The zombie apocalypse is here, and we focus on a group of survivors holed up in Alcatraz as Dr Lynn Snyder and Dr Dan Halpern attempt to discover a cure for the zombie virus while communicating through a scientist at another part of town, Dr Arnold. Dr Halpern insists that he needs “live” zombies to conduct his experiments, much to the consternation of Captain Caspian who would rather just kill any zombie outright on sight.

This movie opens with a bunch of morons in a car, including a pregnant woman, and this scene is an indication of the idiocy of the whole movie when we have the driver speeding like a lunatic along a very curving road downhill. Why is he speeding? The zombies here are the typical shambling slowly type, so it’s not like they are fleeing for their lives. Alcatraz is within their sight, yes, but unless that car can somehow transform into a boat, they will need to stop and… swim, I suppose, eventually. So while speed is good, the “drive until I can barely control my car” thing here is just pure stupidity in motion. Needless to say, nature always wins, and natural selection works its magic when the driver loses control of the vehicle and sends the car flying into the air and spinning like some Olympic diver on the way down to the ground.

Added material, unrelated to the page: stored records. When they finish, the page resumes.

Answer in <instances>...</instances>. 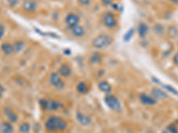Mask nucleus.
Masks as SVG:
<instances>
[{
	"mask_svg": "<svg viewBox=\"0 0 178 133\" xmlns=\"http://www.w3.org/2000/svg\"><path fill=\"white\" fill-rule=\"evenodd\" d=\"M4 35H5V28L2 24L0 23V39L4 37Z\"/></svg>",
	"mask_w": 178,
	"mask_h": 133,
	"instance_id": "c756f323",
	"label": "nucleus"
},
{
	"mask_svg": "<svg viewBox=\"0 0 178 133\" xmlns=\"http://www.w3.org/2000/svg\"><path fill=\"white\" fill-rule=\"evenodd\" d=\"M89 61H90V62L92 63V64H98V63L101 62V55L99 54L98 53H94L93 54L91 55Z\"/></svg>",
	"mask_w": 178,
	"mask_h": 133,
	"instance_id": "4be33fe9",
	"label": "nucleus"
},
{
	"mask_svg": "<svg viewBox=\"0 0 178 133\" xmlns=\"http://www.w3.org/2000/svg\"><path fill=\"white\" fill-rule=\"evenodd\" d=\"M39 104L42 109L45 111H49V112L58 111L63 108V104L62 102L53 99H42L40 100Z\"/></svg>",
	"mask_w": 178,
	"mask_h": 133,
	"instance_id": "f03ea898",
	"label": "nucleus"
},
{
	"mask_svg": "<svg viewBox=\"0 0 178 133\" xmlns=\"http://www.w3.org/2000/svg\"><path fill=\"white\" fill-rule=\"evenodd\" d=\"M138 35L141 38L144 39L147 36L148 32H149V27L146 23L144 22H141V23L138 25Z\"/></svg>",
	"mask_w": 178,
	"mask_h": 133,
	"instance_id": "2eb2a0df",
	"label": "nucleus"
},
{
	"mask_svg": "<svg viewBox=\"0 0 178 133\" xmlns=\"http://www.w3.org/2000/svg\"><path fill=\"white\" fill-rule=\"evenodd\" d=\"M151 96L156 100H166L168 98V95L161 89H159V88H153L151 90Z\"/></svg>",
	"mask_w": 178,
	"mask_h": 133,
	"instance_id": "9d476101",
	"label": "nucleus"
},
{
	"mask_svg": "<svg viewBox=\"0 0 178 133\" xmlns=\"http://www.w3.org/2000/svg\"><path fill=\"white\" fill-rule=\"evenodd\" d=\"M173 61H174V63L176 64V65H177L178 66V53L176 54L174 56V59H173Z\"/></svg>",
	"mask_w": 178,
	"mask_h": 133,
	"instance_id": "2f4dec72",
	"label": "nucleus"
},
{
	"mask_svg": "<svg viewBox=\"0 0 178 133\" xmlns=\"http://www.w3.org/2000/svg\"><path fill=\"white\" fill-rule=\"evenodd\" d=\"M50 84L52 86H54L55 89L57 90H62L64 86H65V84L64 82L62 81L60 75L58 73H52L51 76H50Z\"/></svg>",
	"mask_w": 178,
	"mask_h": 133,
	"instance_id": "39448f33",
	"label": "nucleus"
},
{
	"mask_svg": "<svg viewBox=\"0 0 178 133\" xmlns=\"http://www.w3.org/2000/svg\"><path fill=\"white\" fill-rule=\"evenodd\" d=\"M4 114L6 115V116L7 117L9 123H14L18 121V116L14 113V111L13 109H11L10 108H4Z\"/></svg>",
	"mask_w": 178,
	"mask_h": 133,
	"instance_id": "9b49d317",
	"label": "nucleus"
},
{
	"mask_svg": "<svg viewBox=\"0 0 178 133\" xmlns=\"http://www.w3.org/2000/svg\"><path fill=\"white\" fill-rule=\"evenodd\" d=\"M77 90L79 93L85 94L88 92L89 88H88V85L85 84V82H80V83H78V84H77Z\"/></svg>",
	"mask_w": 178,
	"mask_h": 133,
	"instance_id": "6ab92c4d",
	"label": "nucleus"
},
{
	"mask_svg": "<svg viewBox=\"0 0 178 133\" xmlns=\"http://www.w3.org/2000/svg\"><path fill=\"white\" fill-rule=\"evenodd\" d=\"M101 3L104 6H110L112 4V0H101Z\"/></svg>",
	"mask_w": 178,
	"mask_h": 133,
	"instance_id": "7c9ffc66",
	"label": "nucleus"
},
{
	"mask_svg": "<svg viewBox=\"0 0 178 133\" xmlns=\"http://www.w3.org/2000/svg\"><path fill=\"white\" fill-rule=\"evenodd\" d=\"M102 22H103V25L108 29H114L117 26L116 17L111 13H107L106 14H104Z\"/></svg>",
	"mask_w": 178,
	"mask_h": 133,
	"instance_id": "423d86ee",
	"label": "nucleus"
},
{
	"mask_svg": "<svg viewBox=\"0 0 178 133\" xmlns=\"http://www.w3.org/2000/svg\"><path fill=\"white\" fill-rule=\"evenodd\" d=\"M5 92V88L2 86L1 84H0V97H1V95L3 94V92Z\"/></svg>",
	"mask_w": 178,
	"mask_h": 133,
	"instance_id": "473e14b6",
	"label": "nucleus"
},
{
	"mask_svg": "<svg viewBox=\"0 0 178 133\" xmlns=\"http://www.w3.org/2000/svg\"><path fill=\"white\" fill-rule=\"evenodd\" d=\"M104 101L106 103V105L108 106L109 108H110L113 111H116V112H120L122 109V107H121V103L119 102L118 99L117 98L116 96L112 95V94H109L106 95L105 98H104Z\"/></svg>",
	"mask_w": 178,
	"mask_h": 133,
	"instance_id": "20e7f679",
	"label": "nucleus"
},
{
	"mask_svg": "<svg viewBox=\"0 0 178 133\" xmlns=\"http://www.w3.org/2000/svg\"><path fill=\"white\" fill-rule=\"evenodd\" d=\"M134 32H135V29L132 28V29H130L124 35V41L125 42H128V41H130V39L132 38V37H133V35H134Z\"/></svg>",
	"mask_w": 178,
	"mask_h": 133,
	"instance_id": "b1692460",
	"label": "nucleus"
},
{
	"mask_svg": "<svg viewBox=\"0 0 178 133\" xmlns=\"http://www.w3.org/2000/svg\"><path fill=\"white\" fill-rule=\"evenodd\" d=\"M163 87L166 89V90H168L169 92H171V93L175 94V95H177L178 96V92L175 89V88H173L172 86H170V85H163Z\"/></svg>",
	"mask_w": 178,
	"mask_h": 133,
	"instance_id": "bb28decb",
	"label": "nucleus"
},
{
	"mask_svg": "<svg viewBox=\"0 0 178 133\" xmlns=\"http://www.w3.org/2000/svg\"><path fill=\"white\" fill-rule=\"evenodd\" d=\"M163 133H178V131L176 126L169 125L163 131Z\"/></svg>",
	"mask_w": 178,
	"mask_h": 133,
	"instance_id": "393cba45",
	"label": "nucleus"
},
{
	"mask_svg": "<svg viewBox=\"0 0 178 133\" xmlns=\"http://www.w3.org/2000/svg\"><path fill=\"white\" fill-rule=\"evenodd\" d=\"M139 100L142 104L145 106H153L156 105L157 100L151 95H149L147 93H142L139 95Z\"/></svg>",
	"mask_w": 178,
	"mask_h": 133,
	"instance_id": "6e6552de",
	"label": "nucleus"
},
{
	"mask_svg": "<svg viewBox=\"0 0 178 133\" xmlns=\"http://www.w3.org/2000/svg\"><path fill=\"white\" fill-rule=\"evenodd\" d=\"M168 35L170 38H176L178 37V29L175 26H170L168 29Z\"/></svg>",
	"mask_w": 178,
	"mask_h": 133,
	"instance_id": "aec40b11",
	"label": "nucleus"
},
{
	"mask_svg": "<svg viewBox=\"0 0 178 133\" xmlns=\"http://www.w3.org/2000/svg\"><path fill=\"white\" fill-rule=\"evenodd\" d=\"M173 3H175V4H177L178 5V0H171Z\"/></svg>",
	"mask_w": 178,
	"mask_h": 133,
	"instance_id": "72a5a7b5",
	"label": "nucleus"
},
{
	"mask_svg": "<svg viewBox=\"0 0 178 133\" xmlns=\"http://www.w3.org/2000/svg\"><path fill=\"white\" fill-rule=\"evenodd\" d=\"M76 117H77V120L78 121V123L84 126L89 125V124L91 123V122H92V121H91V118L89 117V116H87V115H84V114L81 113V112H77Z\"/></svg>",
	"mask_w": 178,
	"mask_h": 133,
	"instance_id": "f8f14e48",
	"label": "nucleus"
},
{
	"mask_svg": "<svg viewBox=\"0 0 178 133\" xmlns=\"http://www.w3.org/2000/svg\"><path fill=\"white\" fill-rule=\"evenodd\" d=\"M112 43V37L108 34H101L96 37L92 42V45L96 49H105Z\"/></svg>",
	"mask_w": 178,
	"mask_h": 133,
	"instance_id": "7ed1b4c3",
	"label": "nucleus"
},
{
	"mask_svg": "<svg viewBox=\"0 0 178 133\" xmlns=\"http://www.w3.org/2000/svg\"><path fill=\"white\" fill-rule=\"evenodd\" d=\"M79 21H80V19H79L78 15L76 14H73V13H70L65 18V23L67 25V27L70 29L77 26L79 23Z\"/></svg>",
	"mask_w": 178,
	"mask_h": 133,
	"instance_id": "0eeeda50",
	"label": "nucleus"
},
{
	"mask_svg": "<svg viewBox=\"0 0 178 133\" xmlns=\"http://www.w3.org/2000/svg\"><path fill=\"white\" fill-rule=\"evenodd\" d=\"M25 46V42L23 41H16L15 43L13 45V47H14V53H20L23 49Z\"/></svg>",
	"mask_w": 178,
	"mask_h": 133,
	"instance_id": "412c9836",
	"label": "nucleus"
},
{
	"mask_svg": "<svg viewBox=\"0 0 178 133\" xmlns=\"http://www.w3.org/2000/svg\"><path fill=\"white\" fill-rule=\"evenodd\" d=\"M1 50L2 52L6 55H11L14 53V47L13 45L9 44V43H3L2 45H1Z\"/></svg>",
	"mask_w": 178,
	"mask_h": 133,
	"instance_id": "f3484780",
	"label": "nucleus"
},
{
	"mask_svg": "<svg viewBox=\"0 0 178 133\" xmlns=\"http://www.w3.org/2000/svg\"><path fill=\"white\" fill-rule=\"evenodd\" d=\"M0 132L1 133H13L14 132V127L11 124V123L3 122L0 123Z\"/></svg>",
	"mask_w": 178,
	"mask_h": 133,
	"instance_id": "dca6fc26",
	"label": "nucleus"
},
{
	"mask_svg": "<svg viewBox=\"0 0 178 133\" xmlns=\"http://www.w3.org/2000/svg\"><path fill=\"white\" fill-rule=\"evenodd\" d=\"M58 74H59L61 76L68 77V76H70V75L72 74V69H71V68H70L69 65H67V64H62V66L59 68V69H58Z\"/></svg>",
	"mask_w": 178,
	"mask_h": 133,
	"instance_id": "ddd939ff",
	"label": "nucleus"
},
{
	"mask_svg": "<svg viewBox=\"0 0 178 133\" xmlns=\"http://www.w3.org/2000/svg\"><path fill=\"white\" fill-rule=\"evenodd\" d=\"M22 7L25 12L32 13L35 12L38 8V3L35 0H24Z\"/></svg>",
	"mask_w": 178,
	"mask_h": 133,
	"instance_id": "1a4fd4ad",
	"label": "nucleus"
},
{
	"mask_svg": "<svg viewBox=\"0 0 178 133\" xmlns=\"http://www.w3.org/2000/svg\"><path fill=\"white\" fill-rule=\"evenodd\" d=\"M70 30H71L70 32H71L72 37H82L85 36V29H84L82 26H79V25L74 27V28L71 29Z\"/></svg>",
	"mask_w": 178,
	"mask_h": 133,
	"instance_id": "4468645a",
	"label": "nucleus"
},
{
	"mask_svg": "<svg viewBox=\"0 0 178 133\" xmlns=\"http://www.w3.org/2000/svg\"><path fill=\"white\" fill-rule=\"evenodd\" d=\"M31 131V125L28 123H22L20 128H19V131L20 133H29V131Z\"/></svg>",
	"mask_w": 178,
	"mask_h": 133,
	"instance_id": "5701e85b",
	"label": "nucleus"
},
{
	"mask_svg": "<svg viewBox=\"0 0 178 133\" xmlns=\"http://www.w3.org/2000/svg\"><path fill=\"white\" fill-rule=\"evenodd\" d=\"M6 1L11 7H15L19 5V0H6Z\"/></svg>",
	"mask_w": 178,
	"mask_h": 133,
	"instance_id": "cd10ccee",
	"label": "nucleus"
},
{
	"mask_svg": "<svg viewBox=\"0 0 178 133\" xmlns=\"http://www.w3.org/2000/svg\"><path fill=\"white\" fill-rule=\"evenodd\" d=\"M154 30L157 34L162 35L163 32H164V27H163L161 24H157L154 27Z\"/></svg>",
	"mask_w": 178,
	"mask_h": 133,
	"instance_id": "a878e982",
	"label": "nucleus"
},
{
	"mask_svg": "<svg viewBox=\"0 0 178 133\" xmlns=\"http://www.w3.org/2000/svg\"><path fill=\"white\" fill-rule=\"evenodd\" d=\"M77 2L82 6H88L91 3V0H77Z\"/></svg>",
	"mask_w": 178,
	"mask_h": 133,
	"instance_id": "c85d7f7f",
	"label": "nucleus"
},
{
	"mask_svg": "<svg viewBox=\"0 0 178 133\" xmlns=\"http://www.w3.org/2000/svg\"><path fill=\"white\" fill-rule=\"evenodd\" d=\"M98 87H99V89L101 90V92H105V93H109V92H111V86H110V84L107 83L106 81H101L99 83V84H98Z\"/></svg>",
	"mask_w": 178,
	"mask_h": 133,
	"instance_id": "a211bd4d",
	"label": "nucleus"
},
{
	"mask_svg": "<svg viewBox=\"0 0 178 133\" xmlns=\"http://www.w3.org/2000/svg\"><path fill=\"white\" fill-rule=\"evenodd\" d=\"M68 127V123L62 117L53 115L47 119L45 123V128L49 132H54L58 131H64Z\"/></svg>",
	"mask_w": 178,
	"mask_h": 133,
	"instance_id": "f257e3e1",
	"label": "nucleus"
}]
</instances>
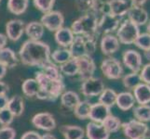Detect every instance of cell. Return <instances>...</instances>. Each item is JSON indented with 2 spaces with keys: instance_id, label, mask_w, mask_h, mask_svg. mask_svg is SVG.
<instances>
[{
  "instance_id": "1",
  "label": "cell",
  "mask_w": 150,
  "mask_h": 139,
  "mask_svg": "<svg viewBox=\"0 0 150 139\" xmlns=\"http://www.w3.org/2000/svg\"><path fill=\"white\" fill-rule=\"evenodd\" d=\"M50 47L40 40H30L23 44L19 50V58L23 65L42 69L52 60L50 59Z\"/></svg>"
},
{
  "instance_id": "2",
  "label": "cell",
  "mask_w": 150,
  "mask_h": 139,
  "mask_svg": "<svg viewBox=\"0 0 150 139\" xmlns=\"http://www.w3.org/2000/svg\"><path fill=\"white\" fill-rule=\"evenodd\" d=\"M35 79L39 85V91L35 96L38 99L55 101L64 92L65 85L63 80L50 79L43 71L35 73Z\"/></svg>"
},
{
  "instance_id": "3",
  "label": "cell",
  "mask_w": 150,
  "mask_h": 139,
  "mask_svg": "<svg viewBox=\"0 0 150 139\" xmlns=\"http://www.w3.org/2000/svg\"><path fill=\"white\" fill-rule=\"evenodd\" d=\"M71 30L75 35H89L99 37L98 16L93 12H88L72 23Z\"/></svg>"
},
{
  "instance_id": "4",
  "label": "cell",
  "mask_w": 150,
  "mask_h": 139,
  "mask_svg": "<svg viewBox=\"0 0 150 139\" xmlns=\"http://www.w3.org/2000/svg\"><path fill=\"white\" fill-rule=\"evenodd\" d=\"M96 36H89V35H75V38L72 45L69 46L71 54L73 58L80 56H92L96 50L97 45Z\"/></svg>"
},
{
  "instance_id": "5",
  "label": "cell",
  "mask_w": 150,
  "mask_h": 139,
  "mask_svg": "<svg viewBox=\"0 0 150 139\" xmlns=\"http://www.w3.org/2000/svg\"><path fill=\"white\" fill-rule=\"evenodd\" d=\"M121 129L127 139H147L149 137L148 125L136 119L122 122Z\"/></svg>"
},
{
  "instance_id": "6",
  "label": "cell",
  "mask_w": 150,
  "mask_h": 139,
  "mask_svg": "<svg viewBox=\"0 0 150 139\" xmlns=\"http://www.w3.org/2000/svg\"><path fill=\"white\" fill-rule=\"evenodd\" d=\"M140 34L141 33L139 26L132 22L129 19L121 22L120 27L117 30V37L120 41V43L123 45L133 44Z\"/></svg>"
},
{
  "instance_id": "7",
  "label": "cell",
  "mask_w": 150,
  "mask_h": 139,
  "mask_svg": "<svg viewBox=\"0 0 150 139\" xmlns=\"http://www.w3.org/2000/svg\"><path fill=\"white\" fill-rule=\"evenodd\" d=\"M101 71L103 74L109 80H117L122 77L123 67L121 62L116 58H107L101 63Z\"/></svg>"
},
{
  "instance_id": "8",
  "label": "cell",
  "mask_w": 150,
  "mask_h": 139,
  "mask_svg": "<svg viewBox=\"0 0 150 139\" xmlns=\"http://www.w3.org/2000/svg\"><path fill=\"white\" fill-rule=\"evenodd\" d=\"M40 22L47 30L55 33L57 30L64 27V17L63 13L58 10H50L41 17Z\"/></svg>"
},
{
  "instance_id": "9",
  "label": "cell",
  "mask_w": 150,
  "mask_h": 139,
  "mask_svg": "<svg viewBox=\"0 0 150 139\" xmlns=\"http://www.w3.org/2000/svg\"><path fill=\"white\" fill-rule=\"evenodd\" d=\"M121 18L112 15L111 13L103 14L98 17V33L99 34H109L117 32L120 27Z\"/></svg>"
},
{
  "instance_id": "10",
  "label": "cell",
  "mask_w": 150,
  "mask_h": 139,
  "mask_svg": "<svg viewBox=\"0 0 150 139\" xmlns=\"http://www.w3.org/2000/svg\"><path fill=\"white\" fill-rule=\"evenodd\" d=\"M75 59H76L77 66H79V73H77V75H79L82 81L93 76L96 70V64L93 59L91 58V56L84 55L76 57Z\"/></svg>"
},
{
  "instance_id": "11",
  "label": "cell",
  "mask_w": 150,
  "mask_h": 139,
  "mask_svg": "<svg viewBox=\"0 0 150 139\" xmlns=\"http://www.w3.org/2000/svg\"><path fill=\"white\" fill-rule=\"evenodd\" d=\"M103 89H105V85H103V80L92 76L83 81L80 90L83 96L87 97H93L100 96Z\"/></svg>"
},
{
  "instance_id": "12",
  "label": "cell",
  "mask_w": 150,
  "mask_h": 139,
  "mask_svg": "<svg viewBox=\"0 0 150 139\" xmlns=\"http://www.w3.org/2000/svg\"><path fill=\"white\" fill-rule=\"evenodd\" d=\"M122 61L132 73H139L143 66L142 55L134 49L125 50L122 54Z\"/></svg>"
},
{
  "instance_id": "13",
  "label": "cell",
  "mask_w": 150,
  "mask_h": 139,
  "mask_svg": "<svg viewBox=\"0 0 150 139\" xmlns=\"http://www.w3.org/2000/svg\"><path fill=\"white\" fill-rule=\"evenodd\" d=\"M33 125L38 129L43 131H52L56 128V121L52 114L49 112H41L32 118Z\"/></svg>"
},
{
  "instance_id": "14",
  "label": "cell",
  "mask_w": 150,
  "mask_h": 139,
  "mask_svg": "<svg viewBox=\"0 0 150 139\" xmlns=\"http://www.w3.org/2000/svg\"><path fill=\"white\" fill-rule=\"evenodd\" d=\"M25 24L22 20H10L6 24V35L8 39L16 42L20 40L24 33Z\"/></svg>"
},
{
  "instance_id": "15",
  "label": "cell",
  "mask_w": 150,
  "mask_h": 139,
  "mask_svg": "<svg viewBox=\"0 0 150 139\" xmlns=\"http://www.w3.org/2000/svg\"><path fill=\"white\" fill-rule=\"evenodd\" d=\"M100 47L103 55L111 56L120 48V43L116 35L112 34H103L100 42Z\"/></svg>"
},
{
  "instance_id": "16",
  "label": "cell",
  "mask_w": 150,
  "mask_h": 139,
  "mask_svg": "<svg viewBox=\"0 0 150 139\" xmlns=\"http://www.w3.org/2000/svg\"><path fill=\"white\" fill-rule=\"evenodd\" d=\"M85 135L88 139H109L110 133L102 123L91 122L87 124Z\"/></svg>"
},
{
  "instance_id": "17",
  "label": "cell",
  "mask_w": 150,
  "mask_h": 139,
  "mask_svg": "<svg viewBox=\"0 0 150 139\" xmlns=\"http://www.w3.org/2000/svg\"><path fill=\"white\" fill-rule=\"evenodd\" d=\"M127 15H128V19L139 27L143 26V25L148 22V13L142 7L132 5Z\"/></svg>"
},
{
  "instance_id": "18",
  "label": "cell",
  "mask_w": 150,
  "mask_h": 139,
  "mask_svg": "<svg viewBox=\"0 0 150 139\" xmlns=\"http://www.w3.org/2000/svg\"><path fill=\"white\" fill-rule=\"evenodd\" d=\"M75 38V34L72 32L71 28L62 27L57 30L54 34V39L56 44L62 47H68L72 45Z\"/></svg>"
},
{
  "instance_id": "19",
  "label": "cell",
  "mask_w": 150,
  "mask_h": 139,
  "mask_svg": "<svg viewBox=\"0 0 150 139\" xmlns=\"http://www.w3.org/2000/svg\"><path fill=\"white\" fill-rule=\"evenodd\" d=\"M110 109L111 108L107 107L103 104H101L100 102L92 104L91 108L89 119H91V122L102 123L103 121L105 120L108 115L111 114Z\"/></svg>"
},
{
  "instance_id": "20",
  "label": "cell",
  "mask_w": 150,
  "mask_h": 139,
  "mask_svg": "<svg viewBox=\"0 0 150 139\" xmlns=\"http://www.w3.org/2000/svg\"><path fill=\"white\" fill-rule=\"evenodd\" d=\"M109 9L112 15L118 18H122L127 15L132 4L127 0H109Z\"/></svg>"
},
{
  "instance_id": "21",
  "label": "cell",
  "mask_w": 150,
  "mask_h": 139,
  "mask_svg": "<svg viewBox=\"0 0 150 139\" xmlns=\"http://www.w3.org/2000/svg\"><path fill=\"white\" fill-rule=\"evenodd\" d=\"M18 57L11 48L6 46L0 48V63L5 65L8 69H13L18 65Z\"/></svg>"
},
{
  "instance_id": "22",
  "label": "cell",
  "mask_w": 150,
  "mask_h": 139,
  "mask_svg": "<svg viewBox=\"0 0 150 139\" xmlns=\"http://www.w3.org/2000/svg\"><path fill=\"white\" fill-rule=\"evenodd\" d=\"M136 103L133 94L131 92H121L117 96L116 105L122 111H127L132 110Z\"/></svg>"
},
{
  "instance_id": "23",
  "label": "cell",
  "mask_w": 150,
  "mask_h": 139,
  "mask_svg": "<svg viewBox=\"0 0 150 139\" xmlns=\"http://www.w3.org/2000/svg\"><path fill=\"white\" fill-rule=\"evenodd\" d=\"M133 96L135 101L139 105H144L150 103V85L141 83L133 89Z\"/></svg>"
},
{
  "instance_id": "24",
  "label": "cell",
  "mask_w": 150,
  "mask_h": 139,
  "mask_svg": "<svg viewBox=\"0 0 150 139\" xmlns=\"http://www.w3.org/2000/svg\"><path fill=\"white\" fill-rule=\"evenodd\" d=\"M24 33L30 40H40L45 33V27L40 22H31L25 25Z\"/></svg>"
},
{
  "instance_id": "25",
  "label": "cell",
  "mask_w": 150,
  "mask_h": 139,
  "mask_svg": "<svg viewBox=\"0 0 150 139\" xmlns=\"http://www.w3.org/2000/svg\"><path fill=\"white\" fill-rule=\"evenodd\" d=\"M60 132L64 139H83L85 131L79 125H62Z\"/></svg>"
},
{
  "instance_id": "26",
  "label": "cell",
  "mask_w": 150,
  "mask_h": 139,
  "mask_svg": "<svg viewBox=\"0 0 150 139\" xmlns=\"http://www.w3.org/2000/svg\"><path fill=\"white\" fill-rule=\"evenodd\" d=\"M7 109L12 113L14 117H20L24 110V100L21 96H13L8 99Z\"/></svg>"
},
{
  "instance_id": "27",
  "label": "cell",
  "mask_w": 150,
  "mask_h": 139,
  "mask_svg": "<svg viewBox=\"0 0 150 139\" xmlns=\"http://www.w3.org/2000/svg\"><path fill=\"white\" fill-rule=\"evenodd\" d=\"M80 101L79 96L74 91H64L63 94L61 95V102L64 107L67 109H74V108L79 104Z\"/></svg>"
},
{
  "instance_id": "28",
  "label": "cell",
  "mask_w": 150,
  "mask_h": 139,
  "mask_svg": "<svg viewBox=\"0 0 150 139\" xmlns=\"http://www.w3.org/2000/svg\"><path fill=\"white\" fill-rule=\"evenodd\" d=\"M29 6V0H8L7 7L10 13L14 15L23 14Z\"/></svg>"
},
{
  "instance_id": "29",
  "label": "cell",
  "mask_w": 150,
  "mask_h": 139,
  "mask_svg": "<svg viewBox=\"0 0 150 139\" xmlns=\"http://www.w3.org/2000/svg\"><path fill=\"white\" fill-rule=\"evenodd\" d=\"M72 57L71 51L68 47H63V48H58L55 49L53 52L50 54V59L53 61L54 63L57 64H63L66 61L71 59Z\"/></svg>"
},
{
  "instance_id": "30",
  "label": "cell",
  "mask_w": 150,
  "mask_h": 139,
  "mask_svg": "<svg viewBox=\"0 0 150 139\" xmlns=\"http://www.w3.org/2000/svg\"><path fill=\"white\" fill-rule=\"evenodd\" d=\"M91 103L89 100H80L75 108H74V114L79 120H87L89 119Z\"/></svg>"
},
{
  "instance_id": "31",
  "label": "cell",
  "mask_w": 150,
  "mask_h": 139,
  "mask_svg": "<svg viewBox=\"0 0 150 139\" xmlns=\"http://www.w3.org/2000/svg\"><path fill=\"white\" fill-rule=\"evenodd\" d=\"M133 116L136 120L143 122H150V105H138L132 108Z\"/></svg>"
},
{
  "instance_id": "32",
  "label": "cell",
  "mask_w": 150,
  "mask_h": 139,
  "mask_svg": "<svg viewBox=\"0 0 150 139\" xmlns=\"http://www.w3.org/2000/svg\"><path fill=\"white\" fill-rule=\"evenodd\" d=\"M22 90L25 96L34 97L39 91V85L35 79H26L22 85Z\"/></svg>"
},
{
  "instance_id": "33",
  "label": "cell",
  "mask_w": 150,
  "mask_h": 139,
  "mask_svg": "<svg viewBox=\"0 0 150 139\" xmlns=\"http://www.w3.org/2000/svg\"><path fill=\"white\" fill-rule=\"evenodd\" d=\"M117 92L111 88H106L103 89V91L99 96V101L101 104H103L109 108H112L114 105H116V100H117Z\"/></svg>"
},
{
  "instance_id": "34",
  "label": "cell",
  "mask_w": 150,
  "mask_h": 139,
  "mask_svg": "<svg viewBox=\"0 0 150 139\" xmlns=\"http://www.w3.org/2000/svg\"><path fill=\"white\" fill-rule=\"evenodd\" d=\"M102 124L105 126V128L108 132L112 133H117L121 129L122 122L117 117L109 114L103 121Z\"/></svg>"
},
{
  "instance_id": "35",
  "label": "cell",
  "mask_w": 150,
  "mask_h": 139,
  "mask_svg": "<svg viewBox=\"0 0 150 139\" xmlns=\"http://www.w3.org/2000/svg\"><path fill=\"white\" fill-rule=\"evenodd\" d=\"M141 83H143V82H142L141 76L139 73H131L129 74L124 75L122 78V84L124 87L127 89L133 90Z\"/></svg>"
},
{
  "instance_id": "36",
  "label": "cell",
  "mask_w": 150,
  "mask_h": 139,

Oh, and later, the zombies somehow manage to swim across the water to Alcatraz, where these slow, shambling things manage to outrun the humans and massacre a delightful number despite moving at the speed of a geriatric granny. How did so many zombies get into a prison facility anyway? Do these morons leave every door and window open, maybe to air the place? Why do they keep all their weapons locked away so that it takes what seems like one hour to locate and retrieve them when they are attacked? Wait, I don’t want to know.

The humans in this story are so hopelessly bad at surviving – to the point that a single one-armed zombie can take down a bunch of heavily armed people just because – that it is actually a kind of mercy culling to be rid of these useless sods. Any stupid decision that one can do, these people would do without hesitation. From just sitting in a prison cell – without even trying to pull the gates shut – so that the zombies can come in and bite that stupid, screaming idiot to everyone being apparently uniformly deaf and blind because the slow, shambling zombies never encounter any problem in sneaking up from behind these idiots – every human here deserves to die. Oh, and don’t forget that idiot who unnecessarily sacrifices herself without actually accomplishing anything other than to demonstrate that it is better to die than to be a moron. Speaking of that one, it’s nice that sitting on a trolley and having it crash into a bus can cause such a lovely explosion – I didn’t know buses are that volatile to impact!

Oh, and my favorite scene. Look, we have the zombie vaccine! But first, let’s chop off the man’s arm, above where he was bitten, and then we administer it!

Mariel Hemingway plays the lead in such a shrill and unlikable way that it’s the final blade into my heart to realize that the most death-worthy idiot in the movie is one of the few who don’t become zombie chow. Oh, and don’t have high hopes of Danny Trejo being kick-ass cool here. His character dies in such a humiliating manner, Mr Trejo is fortunate that this movie is not going to be widely viewed or remembered, or he’d never live that one down.

If Rise of the Zombies demonstrates anything, it’s that it is time to run away screaming when SyFy and The Asylum decide to work together.